Ben ki son derece hassas bünyeye sahip bir insanım…
Kelebek gibi narin bir yapım var…
Yolda küçük bir kedi yavrusuna rastladığında hüngür hüngür ağlayan hisli ve duygusal bir adamım…
Aynı zamanda vesveseli ve takıntılıyım…
Belki üzerinde durmak yersizdir böylesi konuların…
Belki insanları inandıkları şeylerin aksine ikna etmek olanaksızdır…
Ama ne yapayım huyum böyle…
En önemsiz insanın ettiği en kaale alınmayacak laf bile benim beynimde yer eder…
Ve gün gelir kâğıda dökülür…
Siz en iyisi sağda solda “Engin iyi çocuktur” deyiverin, beni de fazla uğraştırmayın…

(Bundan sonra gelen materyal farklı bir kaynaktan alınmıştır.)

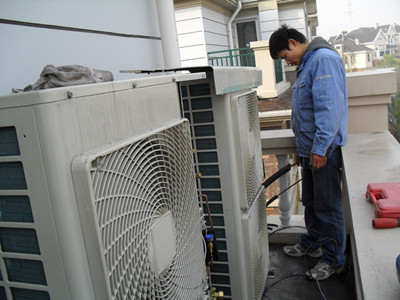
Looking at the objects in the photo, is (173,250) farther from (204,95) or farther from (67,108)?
(204,95)

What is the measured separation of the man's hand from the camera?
2.45 m

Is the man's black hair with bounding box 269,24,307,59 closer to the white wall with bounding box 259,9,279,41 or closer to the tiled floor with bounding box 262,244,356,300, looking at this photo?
the tiled floor with bounding box 262,244,356,300

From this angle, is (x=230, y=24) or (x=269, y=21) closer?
(x=230, y=24)

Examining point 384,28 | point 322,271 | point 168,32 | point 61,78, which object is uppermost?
point 384,28

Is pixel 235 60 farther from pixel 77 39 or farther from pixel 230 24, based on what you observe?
pixel 77 39

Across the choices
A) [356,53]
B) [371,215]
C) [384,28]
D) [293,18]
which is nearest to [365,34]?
[384,28]

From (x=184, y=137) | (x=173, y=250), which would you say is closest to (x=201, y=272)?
(x=173, y=250)

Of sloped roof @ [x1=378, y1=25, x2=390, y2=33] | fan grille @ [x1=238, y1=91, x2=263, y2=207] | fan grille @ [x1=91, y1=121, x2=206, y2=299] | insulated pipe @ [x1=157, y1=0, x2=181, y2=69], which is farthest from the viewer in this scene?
sloped roof @ [x1=378, y1=25, x2=390, y2=33]

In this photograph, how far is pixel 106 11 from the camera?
7.13 ft

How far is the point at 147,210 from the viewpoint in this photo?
105cm

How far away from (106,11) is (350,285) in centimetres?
245

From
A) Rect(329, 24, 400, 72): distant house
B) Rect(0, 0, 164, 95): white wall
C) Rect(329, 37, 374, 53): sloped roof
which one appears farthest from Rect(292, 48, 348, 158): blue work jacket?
Rect(329, 37, 374, 53): sloped roof

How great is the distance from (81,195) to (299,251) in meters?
2.58

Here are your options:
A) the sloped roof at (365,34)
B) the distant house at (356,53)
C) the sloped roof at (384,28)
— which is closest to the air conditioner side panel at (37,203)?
the distant house at (356,53)
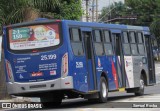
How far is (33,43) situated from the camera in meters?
19.2

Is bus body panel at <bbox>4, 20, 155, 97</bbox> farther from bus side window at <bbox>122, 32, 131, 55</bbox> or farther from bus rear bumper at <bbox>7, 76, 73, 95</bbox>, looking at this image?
bus side window at <bbox>122, 32, 131, 55</bbox>

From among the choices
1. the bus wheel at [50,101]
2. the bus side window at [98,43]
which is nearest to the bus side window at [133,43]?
the bus side window at [98,43]

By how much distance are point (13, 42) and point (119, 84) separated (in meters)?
5.60

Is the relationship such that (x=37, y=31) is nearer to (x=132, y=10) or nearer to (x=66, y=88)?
(x=66, y=88)

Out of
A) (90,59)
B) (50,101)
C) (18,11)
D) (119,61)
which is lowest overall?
(50,101)

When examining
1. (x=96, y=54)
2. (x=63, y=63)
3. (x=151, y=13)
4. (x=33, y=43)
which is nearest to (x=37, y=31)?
(x=33, y=43)

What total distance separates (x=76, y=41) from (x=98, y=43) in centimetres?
199

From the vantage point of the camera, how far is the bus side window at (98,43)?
2112 centimetres

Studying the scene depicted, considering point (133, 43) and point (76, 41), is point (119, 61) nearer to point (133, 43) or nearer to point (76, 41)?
point (133, 43)

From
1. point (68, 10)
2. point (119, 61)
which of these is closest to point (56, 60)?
point (119, 61)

Bırakın birkaç gün, hatta birkaç saat olsun rahat uyku uyuyayım yahu!
Bol bol çiçek ekin
Havaların ısınmasıyla Büyükşehir Belediyesi Park ve Bahçeler Müdürlüğü ekipleri başta lale olmak üzere çiçek ekimlerine başladı…

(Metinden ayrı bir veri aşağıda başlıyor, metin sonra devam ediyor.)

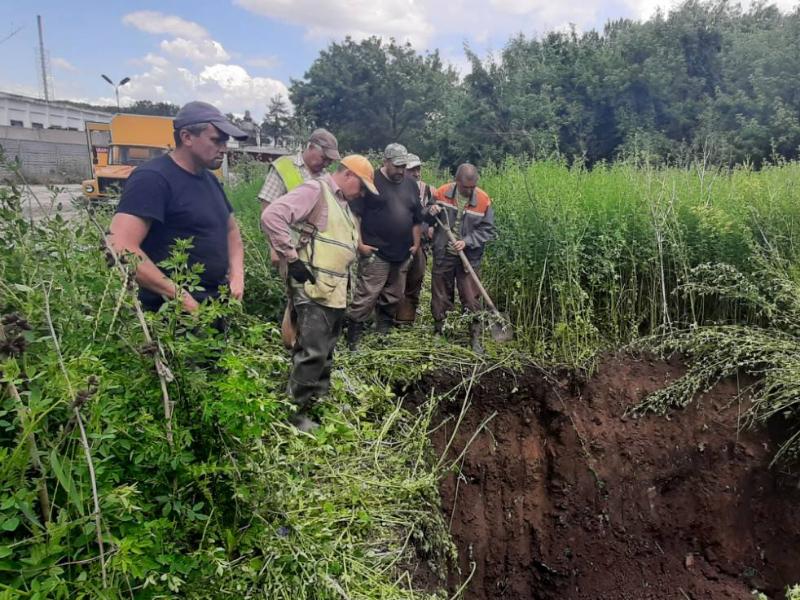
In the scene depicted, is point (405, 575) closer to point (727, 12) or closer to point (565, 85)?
point (565, 85)

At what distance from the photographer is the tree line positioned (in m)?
12.3

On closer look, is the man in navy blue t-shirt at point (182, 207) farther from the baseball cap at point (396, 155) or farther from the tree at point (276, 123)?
the tree at point (276, 123)

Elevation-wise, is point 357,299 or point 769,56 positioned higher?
point 769,56

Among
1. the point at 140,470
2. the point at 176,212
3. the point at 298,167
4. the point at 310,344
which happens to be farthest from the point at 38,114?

Dün havanın da güzel olmasını fırsat bilerek şöyle bir dolaşmaya çıktım…
Kızım gar meydanında bisiklet sürerken ben de çevreye göz gezdirdim…
O kenarlara ekilen çiçeklerin güzelliği karşısında adeta büyülendim…
Renk renk çiçeklerin görüntüsü içimi açtı, bir an olsun ruhi bunalımlarımı unutmama vesile oldu…
Şehrin muhtelif bölgelerinde de benzer görüntü hâkim…
Zaman zaman “Bir de bu çiçeklere para veriyorlar. Dünyanın parası gidiyor bu işe” gibisinden serzenişler duyuyorum…
Valla kardeşim ne kadar harcanıyorsa harcansın…
Benim zerre hakkım varsa helali hoş olsun…
Şöyle rengârenk bir ortama bürünsün şehir…
İnsanlar baksın da içleri açılsın…
Şu güzelim çiçeklere bakıp da Allah’ı hatırlasınlar…
O güzelim lalelerin kusursuzluğu karşısında insanların hayretini cezbedip onlara bir kez olsun “Suphanallah” dedirtebiliyorsak bundan büyük kazanç olabilir mi?